01-Sep-2023 - Modified python code in Python/bin
# The initial 'python' statement has been removed at the beginning of each script
# More tests have been added in the new_tests directory (the tests can be run using 'pytest')
# The scripts in Python/bin can now be called as scripts or as routine inside your python code
25-Apr-2022 - Incremented ADES version from v2017 to v2022
03-Feb-2022 - Added a few new fields and other minor revisions
# obsID can be up to 25 alphanumeric characters
# Minor typographical and layout corrections
15-Jan-2019 - Some changes to the schema were made to reflect historical data
1I' and any more
I' objects # ProvIDType should restrict to P-L, T-1, T-2 and T-3 only and not allow T-L or P-3
# CatType for astCat and photCat needs to accept the '.' character (e.g., GSC1.2)
# ObsIDType for obsID should allow up to 25 characters
# TrkIDType for trkID should allow the hyphen `-`
# TrkSubType for trkSub should allow the hyphen `-`
# (Not for submissions) TrkSubType for trkSub should allow these characters: "/",
"\", "(", ")", "@", "?", ".", "+"
# (Not for submissions) ProvIDType for provID should allow pre-1925 values of the
form "A902 AA"
# TimePrecType for precTime should allow additional values (prec not in submissions)
41667 (integer hours)
4167 (tenths of an hour)
694 (integer minutes)
69 (tenths of a minute)
# Expand length of remarks to 300 characters
13-Jul-2018 - Minor fixes were applied to the documentation and schema. See ADES_Description.pdf for details.
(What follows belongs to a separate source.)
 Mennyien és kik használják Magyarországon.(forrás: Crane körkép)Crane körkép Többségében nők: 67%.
CONTENTS: xml/ The adesmaster.xml file lives here. This is not the place for example xml files
adesmaster.xml
The adesmaster.xml file is transformed by various .xlst
files into .xsd files and .tex files fo ps and pdf documentation
xslt/util/ location for xslt files used by the /bin files as helpers
Currently only has adestables.xslt
adestables.xlst
xslt/xsd/ location for xslt files used to create xsd files. I didn't
include the xsd files themselves since they can be made
with applyxslt.py. They'd go in a top-level xsd/
directory anyway
distribhumanxsd.xslt #currently not used
distribxsd.xslt #currently not used
generalhumanxsd.xslt #currently not used
generalxsd.xslt
submithumanxsd.xslt #currently not used
submitxsd.xslt
xslt/latex/ Location for xslt files used to translate adesmaster.xml
into latex input.
docades.xslt
docelementstable.xslt
docgrouptypestable.xslt
docsimpletypestable.xslt
tests/ Location of test files. It has its own README.
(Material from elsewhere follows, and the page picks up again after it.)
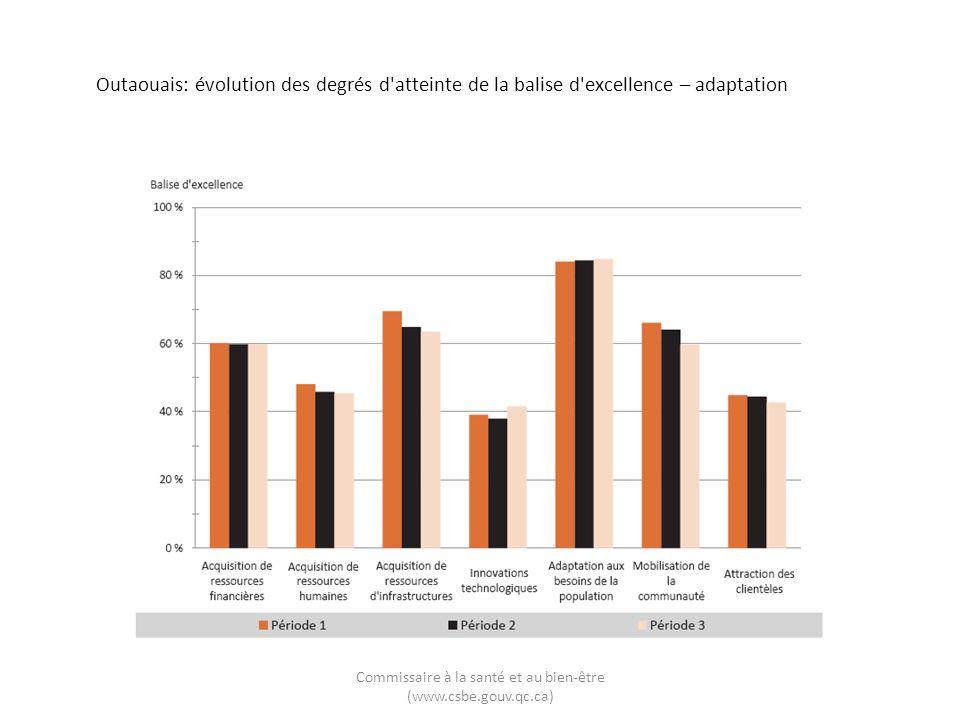 Outaouais: évolution des degrés d atteinte de la balise d excellence – adaptation Commissaire à la santé et au bien-être (www.csbe.gouv.qc.ca)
The runtests script must be run when in the
tests/ directory -- it creates some extra dirs
and knows about the sub-directories.
xsd/ Contains generated xsd files and makexsdfiles
makexsdfiles generates xsd files if run in this directory
Currently only submit.xsd and general.xsd are needed
doc/ contains pdf and ps files documenting ADES tables
ades.ps # generated ades documenation file
ades.pdf # generated ades documenation file
docsrc contains code to build these in latex. It uses
xslt to generate the tex files from adesmaster.
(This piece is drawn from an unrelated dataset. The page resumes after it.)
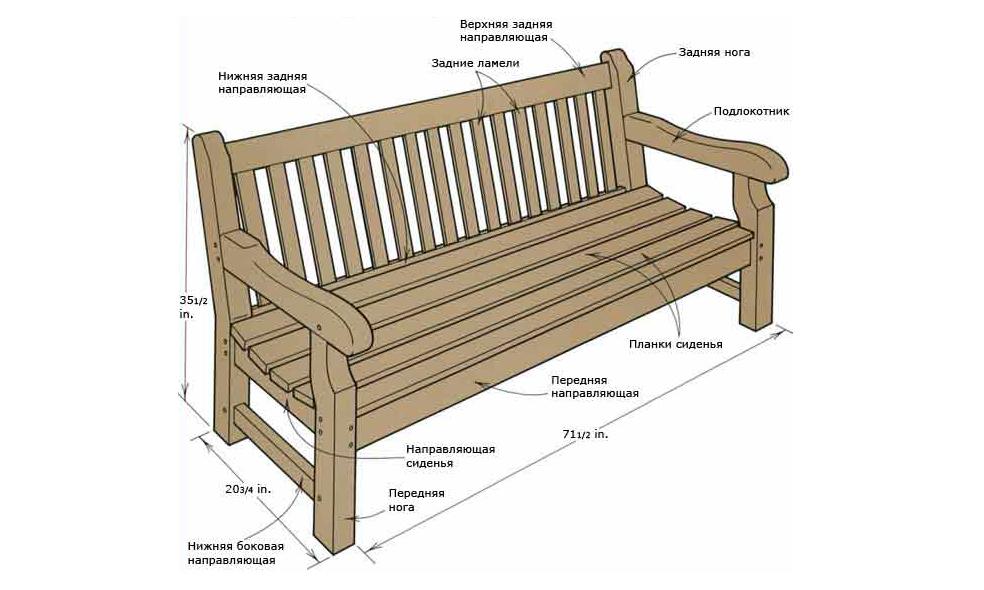 Схема сборки садовой мебели своими руками 151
You'll need to edit the makedoc file to point to
latex your tex installation.
./makedoc will generate ades.ps and ades.pdf
in this directory. Copy those to doc/
to update the documentation if adesmaster.xml
or the xslt files have changed.
./cleanum removes the evidence since the latex temp
files should not be in github.
There are example programs demontrating how to read
and write xml files using lxml in
Fortran/readxmlfox.f90
Fortran/writexmlfox.f90
C/src/readxmlc.c
C/src/writexmlc.
Python/bin/readxmlpy
Python/bin/writexmlpy
These all use the xml library.
Python: install lxml
C: make sure liblxml2 is available
Fortran: install FoX
The Python and FoX libarires use liblxml2
INSTALLATION and PREREQUISITES: Untar this tarball.
Python: Ensure you have a correctly installed
python 2 or 3 and know its path. You can have both.
You'll have to install the python lxml module for
your python separately; the best way to do that is
to build from source using a compatible C compiler.
See google for instructions, which change regularly.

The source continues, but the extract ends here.